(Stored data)

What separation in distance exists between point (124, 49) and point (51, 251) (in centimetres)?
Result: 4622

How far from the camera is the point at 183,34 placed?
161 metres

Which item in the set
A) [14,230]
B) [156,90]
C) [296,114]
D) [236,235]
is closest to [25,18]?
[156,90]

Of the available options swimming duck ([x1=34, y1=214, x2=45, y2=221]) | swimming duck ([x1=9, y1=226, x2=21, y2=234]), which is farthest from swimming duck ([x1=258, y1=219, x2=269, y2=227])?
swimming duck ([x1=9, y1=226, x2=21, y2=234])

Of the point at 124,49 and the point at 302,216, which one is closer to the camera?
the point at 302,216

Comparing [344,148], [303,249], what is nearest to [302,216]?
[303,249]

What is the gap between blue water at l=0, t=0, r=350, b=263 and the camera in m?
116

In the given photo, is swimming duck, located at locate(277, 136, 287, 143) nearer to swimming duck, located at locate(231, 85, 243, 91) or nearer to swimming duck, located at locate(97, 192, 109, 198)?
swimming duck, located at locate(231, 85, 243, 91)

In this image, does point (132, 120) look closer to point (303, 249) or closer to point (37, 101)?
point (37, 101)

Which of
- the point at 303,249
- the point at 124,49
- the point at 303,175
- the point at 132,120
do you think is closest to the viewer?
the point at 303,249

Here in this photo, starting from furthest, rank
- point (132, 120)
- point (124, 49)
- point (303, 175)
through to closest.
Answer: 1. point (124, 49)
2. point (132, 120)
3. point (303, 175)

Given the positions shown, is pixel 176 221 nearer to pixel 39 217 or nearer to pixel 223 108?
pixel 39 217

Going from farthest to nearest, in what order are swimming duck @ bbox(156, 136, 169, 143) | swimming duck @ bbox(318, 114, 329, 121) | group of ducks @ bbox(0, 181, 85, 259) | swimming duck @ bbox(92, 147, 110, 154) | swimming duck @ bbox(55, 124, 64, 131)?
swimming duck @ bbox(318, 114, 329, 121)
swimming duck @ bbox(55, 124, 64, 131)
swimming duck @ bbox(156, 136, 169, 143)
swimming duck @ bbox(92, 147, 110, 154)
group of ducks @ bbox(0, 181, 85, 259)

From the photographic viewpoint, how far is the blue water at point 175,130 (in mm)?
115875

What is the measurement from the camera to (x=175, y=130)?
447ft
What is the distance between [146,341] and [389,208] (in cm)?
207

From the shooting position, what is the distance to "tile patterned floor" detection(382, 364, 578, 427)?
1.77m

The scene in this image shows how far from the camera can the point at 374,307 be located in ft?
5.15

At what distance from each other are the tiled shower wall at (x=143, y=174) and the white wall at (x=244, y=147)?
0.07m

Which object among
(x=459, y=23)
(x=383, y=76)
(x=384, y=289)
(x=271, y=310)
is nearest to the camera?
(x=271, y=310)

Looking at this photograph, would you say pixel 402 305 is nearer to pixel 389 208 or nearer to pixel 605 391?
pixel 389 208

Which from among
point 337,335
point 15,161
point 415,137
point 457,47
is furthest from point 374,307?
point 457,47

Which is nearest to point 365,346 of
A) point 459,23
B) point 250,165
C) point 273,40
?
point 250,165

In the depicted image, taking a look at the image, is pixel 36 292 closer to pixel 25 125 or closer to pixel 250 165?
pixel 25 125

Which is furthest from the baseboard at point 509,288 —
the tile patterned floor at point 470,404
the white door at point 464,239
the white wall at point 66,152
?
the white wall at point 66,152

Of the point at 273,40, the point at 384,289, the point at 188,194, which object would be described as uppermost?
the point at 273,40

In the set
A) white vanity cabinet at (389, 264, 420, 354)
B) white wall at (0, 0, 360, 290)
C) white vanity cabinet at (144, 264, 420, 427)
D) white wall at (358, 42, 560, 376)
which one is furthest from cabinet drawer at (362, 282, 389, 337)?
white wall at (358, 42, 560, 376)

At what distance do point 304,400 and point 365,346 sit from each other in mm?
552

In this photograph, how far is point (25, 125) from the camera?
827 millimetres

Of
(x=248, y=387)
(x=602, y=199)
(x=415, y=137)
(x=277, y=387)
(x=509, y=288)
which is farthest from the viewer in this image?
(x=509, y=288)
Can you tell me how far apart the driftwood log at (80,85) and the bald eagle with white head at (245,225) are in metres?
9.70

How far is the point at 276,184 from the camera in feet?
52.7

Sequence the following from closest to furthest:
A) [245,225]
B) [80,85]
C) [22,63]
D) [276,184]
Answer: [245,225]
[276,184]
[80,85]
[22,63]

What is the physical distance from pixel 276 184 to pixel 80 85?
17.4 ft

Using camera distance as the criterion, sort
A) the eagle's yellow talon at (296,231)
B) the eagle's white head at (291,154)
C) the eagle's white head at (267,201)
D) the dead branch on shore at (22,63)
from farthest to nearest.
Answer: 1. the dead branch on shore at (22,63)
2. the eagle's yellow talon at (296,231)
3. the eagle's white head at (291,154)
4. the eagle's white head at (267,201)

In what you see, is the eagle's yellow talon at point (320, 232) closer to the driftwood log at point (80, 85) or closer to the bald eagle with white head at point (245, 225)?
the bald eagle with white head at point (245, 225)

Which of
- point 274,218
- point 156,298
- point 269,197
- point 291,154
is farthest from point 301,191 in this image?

Exercise >> Give the material above again, word for word.

Task result >>
What separation in distance exists between point (124, 49) and point (51, 251) (in centimetres)?
Result: 4622

How far from the camera is the point at 183,34 placed?
161 metres

Which item in the set
A) [14,230]
B) [156,90]
C) [296,114]
D) [236,235]
is closest to [25,18]?
[156,90]

Of the available options swimming duck ([x1=34, y1=214, x2=45, y2=221]) | swimming duck ([x1=9, y1=226, x2=21, y2=234]), which is farthest from swimming duck ([x1=258, y1=219, x2=269, y2=227])?
swimming duck ([x1=9, y1=226, x2=21, y2=234])

Of the point at 124,49 and the point at 302,216, which one is closer to the camera?
the point at 302,216

Comparing [344,148], [303,249], what is nearest to [302,216]?
[303,249]

What is the gap between blue water at l=0, t=0, r=350, b=263 and the camera in m?
116

In the given photo, is swimming duck, located at locate(277, 136, 287, 143) nearer to swimming duck, located at locate(231, 85, 243, 91) or nearer to swimming duck, located at locate(97, 192, 109, 198)?
swimming duck, located at locate(231, 85, 243, 91)

In this image, does point (132, 120) look closer to point (303, 249) or closer to point (37, 101)?
point (37, 101)

Which of
- the point at 303,249
- the point at 124,49
- the point at 303,175
- the point at 132,120
do you think is closest to the viewer?
the point at 303,249

Here in this photo, starting from furthest, rank
- point (132, 120)
- point (124, 49)
- point (303, 175)
through to closest.
Answer: 1. point (124, 49)
2. point (132, 120)
3. point (303, 175)

Given the positions shown, is pixel 176 221 nearer to pixel 39 217 or nearer to pixel 223 108?
pixel 39 217

Going from farthest to nearest, in what order are swimming duck @ bbox(156, 136, 169, 143) | swimming duck @ bbox(318, 114, 329, 121) | group of ducks @ bbox(0, 181, 85, 259) | swimming duck @ bbox(92, 147, 110, 154) | swimming duck @ bbox(55, 124, 64, 131)?
swimming duck @ bbox(318, 114, 329, 121)
swimming duck @ bbox(55, 124, 64, 131)
swimming duck @ bbox(156, 136, 169, 143)
swimming duck @ bbox(92, 147, 110, 154)
group of ducks @ bbox(0, 181, 85, 259)

From the photographic viewpoint, how far is the blue water at point 175,130 (in mm)?
115875

What is the measurement from the camera to (x=175, y=130)?
447ft
What is the distance between [146,341] and [389,208] (in cm)?
207

From the shooting position, what is the distance to "tile patterned floor" detection(382, 364, 578, 427)?
1.77m

The scene in this image shows how far from the camera can the point at 374,307 be located in ft?
5.15

At what distance from each other are the tiled shower wall at (x=143, y=174) and the white wall at (x=244, y=147)?
0.07m

Which object among
(x=459, y=23)
(x=383, y=76)
(x=384, y=289)
(x=271, y=310)
is nearest to the camera?
(x=271, y=310)

Looking at this photograph, would you say pixel 402 305 is nearer to pixel 389 208 or nearer to pixel 605 391?
pixel 389 208

Which from among
point 337,335
point 15,161
point 415,137
point 457,47
is furthest from point 374,307?
point 457,47

Which is nearest to point 365,346 of
A) point 459,23
B) point 250,165
C) point 273,40
?
point 250,165

In the depicted image, taking a look at the image, is pixel 36 292 closer to pixel 25 125 or closer to pixel 250 165?
pixel 25 125

Which is furthest from the baseboard at point 509,288 —
the tile patterned floor at point 470,404
the white door at point 464,239
the white wall at point 66,152
?
the white wall at point 66,152

Of the point at 273,40, the point at 384,289, the point at 188,194, which object would be described as uppermost?
the point at 273,40

In the set
A) white vanity cabinet at (389, 264, 420, 354)
B) white wall at (0, 0, 360, 290)
C) white vanity cabinet at (144, 264, 420, 427)
D) white wall at (358, 42, 560, 376)
which one is furthest from cabinet drawer at (362, 282, 389, 337)?
white wall at (358, 42, 560, 376)

At what distance do point 304,400 and point 365,346 sit from each other in mm?
552

In this photograph, how far is point (25, 125) from the camera?
827 millimetres

Of
(x=248, y=387)
(x=602, y=199)
(x=415, y=137)
(x=277, y=387)
(x=509, y=288)
which is farthest from the viewer in this image?
(x=509, y=288)
Can you tell me how far apart the driftwood log at (80,85) and the bald eagle with white head at (245,225) are in metres?
9.70

How far is the point at 276,184 from the camera in feet?
52.7

Sequence the following from closest to furthest:
A) [245,225]
B) [80,85]
C) [22,63]
D) [276,184]
Answer: [245,225]
[276,184]
[80,85]
[22,63]

What is the physical distance from pixel 276 184 to pixel 80 85?
17.4 ft

Using camera distance as the criterion, sort
A) the eagle's yellow talon at (296,231)
B) the eagle's white head at (291,154)
C) the eagle's white head at (267,201)
D) the dead branch on shore at (22,63)
from farthest to nearest.
Answer: 1. the dead branch on shore at (22,63)
2. the eagle's yellow talon at (296,231)
3. the eagle's white head at (291,154)
4. the eagle's white head at (267,201)

In what you see, is the eagle's yellow talon at point (320, 232) closer to the driftwood log at point (80, 85) or closer to the bald eagle with white head at point (245, 225)?
the bald eagle with white head at point (245, 225)

Which of
- point 274,218
- point 156,298
- point 269,197
- point 291,154
is farthest from point 301,191 in this image?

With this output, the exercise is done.